Problem requirements = Reproduce verbatim the stretch of the blog post below from "Today, I'll be" through "from everyone else?".

Today, I'll be trying to figure out insurance, doctors, hospitals, etc. According to my insurance, they will only pay for me to have a baby at one of our hospitals (Methodist). Originially, I would deliver at Richardson Regional Hospital (aka Methodist Richardson), but they aren't equipped to provide the level of care needed. Next choice is to deliver at my hospital, Methodist Dallas Medical Center, but then Cason will be stripped away from me and be Careflighted over to Medical City Children's in Dallas. I would not be discharged from my hospital before he heads to surgery. So now, I have to beg my insurance to let me deliver at Medical City Dallas. We'll see what they say.
What do I need from everyone else?
1.) Prayers, prayers, and more prayers. We need constant prayers throughout the whole process.
2.) Understanding because sometimes I may not want to talk about it or may not want or able to be social. Please, please don't take this as a "let's not invite the Howeys over or out" because we need our friends & support system, but we may not always be up to being around.
3.) Positivity is a must! If you're a negative person, then I don't want you around us. This includes family as well. Sorry to be so harsh, but we need to have a positive attitude to get through all the hard times. Science has improved so much, and we are hopeful that it will help Cason. Our doctors are the ones that can give us the worse case scenarios, so we don't want to hear it from anyone else.
Now as for me, how am I feeling?? Lost, helpless, angry, sad, drained, etc. All the emotions you would expect and will probably hear about if I continue posting blogs. I have teared up so many times just writing this blog. The one thing I want to leave you with is this....every mommy & daddy needs to love on their little ones as much as they possibly can because you never know what tomorrow brings!
I went to bed with you on my mind and woke up still praying for you.
ReplyDeleteI will keep you in my prayers for as long as you need them.
Georgette
After reading your Facebook post last night , I got down on my knees and said a prayer for you and Cason. Like you said it was nothing you did to have caused this and god has a plan for everyone. Things happen for a reason and I know Travis, Grandma, Nell, and Grandpa are watching over you and Cason. If Cason is anything like the Chaddick family, He will be a fighter. I know this has to be hard on you and your family but the strength you get from love and support hopefully can help. I do love you very much and I will pray for you, Cason, and the Family. I will always be here for you.
ReplyDeleteLove, Melinda
We are praying for you guys Kim. You are on my mind and I will continue to send positive vibes your way. Have you reached out to any support groups that are or have gone through the same thing? My friends son had surgery following is birth, an issue with his lung, and she found a support group at the hospital it was being done at ( Philly children's hospital) and she found comfort in those people. I know you are still processing all this and coming to terms with it all but just something to think about. You have our prayers and support.

Data extracts =
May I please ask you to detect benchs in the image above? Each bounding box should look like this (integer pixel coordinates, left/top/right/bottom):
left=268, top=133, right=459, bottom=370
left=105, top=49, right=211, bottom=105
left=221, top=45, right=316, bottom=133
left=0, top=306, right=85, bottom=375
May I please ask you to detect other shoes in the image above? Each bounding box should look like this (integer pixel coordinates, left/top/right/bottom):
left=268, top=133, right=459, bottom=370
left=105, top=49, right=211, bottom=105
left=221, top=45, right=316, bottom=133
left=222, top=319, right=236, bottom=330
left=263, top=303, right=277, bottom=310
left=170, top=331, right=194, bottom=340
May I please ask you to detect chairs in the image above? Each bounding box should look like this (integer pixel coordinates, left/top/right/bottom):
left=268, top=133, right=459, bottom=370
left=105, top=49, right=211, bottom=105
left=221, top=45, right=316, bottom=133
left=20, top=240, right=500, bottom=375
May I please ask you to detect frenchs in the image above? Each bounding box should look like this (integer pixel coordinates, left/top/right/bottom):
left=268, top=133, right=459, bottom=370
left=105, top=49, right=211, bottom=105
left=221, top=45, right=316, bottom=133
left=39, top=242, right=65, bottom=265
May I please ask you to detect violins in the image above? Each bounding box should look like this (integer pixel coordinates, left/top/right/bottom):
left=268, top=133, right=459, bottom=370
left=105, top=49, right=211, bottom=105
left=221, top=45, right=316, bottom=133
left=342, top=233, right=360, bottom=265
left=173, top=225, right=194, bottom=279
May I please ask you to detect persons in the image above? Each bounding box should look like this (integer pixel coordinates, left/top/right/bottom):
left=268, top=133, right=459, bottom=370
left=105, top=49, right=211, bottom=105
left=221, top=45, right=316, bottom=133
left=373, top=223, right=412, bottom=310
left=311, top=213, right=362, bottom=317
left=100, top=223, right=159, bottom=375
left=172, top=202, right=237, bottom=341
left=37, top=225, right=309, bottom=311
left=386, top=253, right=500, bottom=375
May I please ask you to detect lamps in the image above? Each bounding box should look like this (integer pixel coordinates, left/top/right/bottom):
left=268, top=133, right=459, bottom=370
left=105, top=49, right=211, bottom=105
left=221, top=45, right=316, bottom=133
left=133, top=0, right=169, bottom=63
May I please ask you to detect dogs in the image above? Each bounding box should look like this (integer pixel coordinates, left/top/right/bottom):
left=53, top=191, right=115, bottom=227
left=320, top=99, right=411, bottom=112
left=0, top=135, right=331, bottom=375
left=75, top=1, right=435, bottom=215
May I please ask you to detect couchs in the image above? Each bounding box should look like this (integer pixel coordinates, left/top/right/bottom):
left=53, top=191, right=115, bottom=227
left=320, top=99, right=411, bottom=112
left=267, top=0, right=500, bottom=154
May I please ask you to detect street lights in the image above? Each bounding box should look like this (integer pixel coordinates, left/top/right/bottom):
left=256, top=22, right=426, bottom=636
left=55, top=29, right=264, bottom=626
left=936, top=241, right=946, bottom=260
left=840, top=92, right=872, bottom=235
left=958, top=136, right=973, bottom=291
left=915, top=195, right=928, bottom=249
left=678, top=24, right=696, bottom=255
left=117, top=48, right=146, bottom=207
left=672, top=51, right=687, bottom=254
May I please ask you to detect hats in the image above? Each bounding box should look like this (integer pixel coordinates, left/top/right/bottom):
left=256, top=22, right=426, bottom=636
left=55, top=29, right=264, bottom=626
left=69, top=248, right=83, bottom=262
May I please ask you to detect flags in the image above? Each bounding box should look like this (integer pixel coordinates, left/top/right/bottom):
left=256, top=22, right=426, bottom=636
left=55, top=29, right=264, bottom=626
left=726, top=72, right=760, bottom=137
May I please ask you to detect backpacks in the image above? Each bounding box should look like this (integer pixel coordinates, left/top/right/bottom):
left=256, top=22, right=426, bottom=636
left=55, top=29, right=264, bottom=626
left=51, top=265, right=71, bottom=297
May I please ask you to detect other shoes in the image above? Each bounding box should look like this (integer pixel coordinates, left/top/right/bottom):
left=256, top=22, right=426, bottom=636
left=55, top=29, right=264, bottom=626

Finished exercise =
Today, I'll be trying to figure out insurance, doctors, hospitals, etc. According to my insurance, they will only pay for me to have a baby at one of our hospitals (Methodist). Originially, I would deliver at Richardson Regional Hospital (aka Methodist Richardson), but they aren't equipped to provide the level of care needed. Next choice is to deliver at my hospital, Methodist Dallas Medical Center, but then Cason will be stripped away from me and be Careflighted over to Medical City Children's in Dallas. I would not be discharged from my hospital before he heads to surgery. So now, I have to beg my insurance to let me deliver at Medical City Dallas. We'll see what they say.
What do I need from everyone else?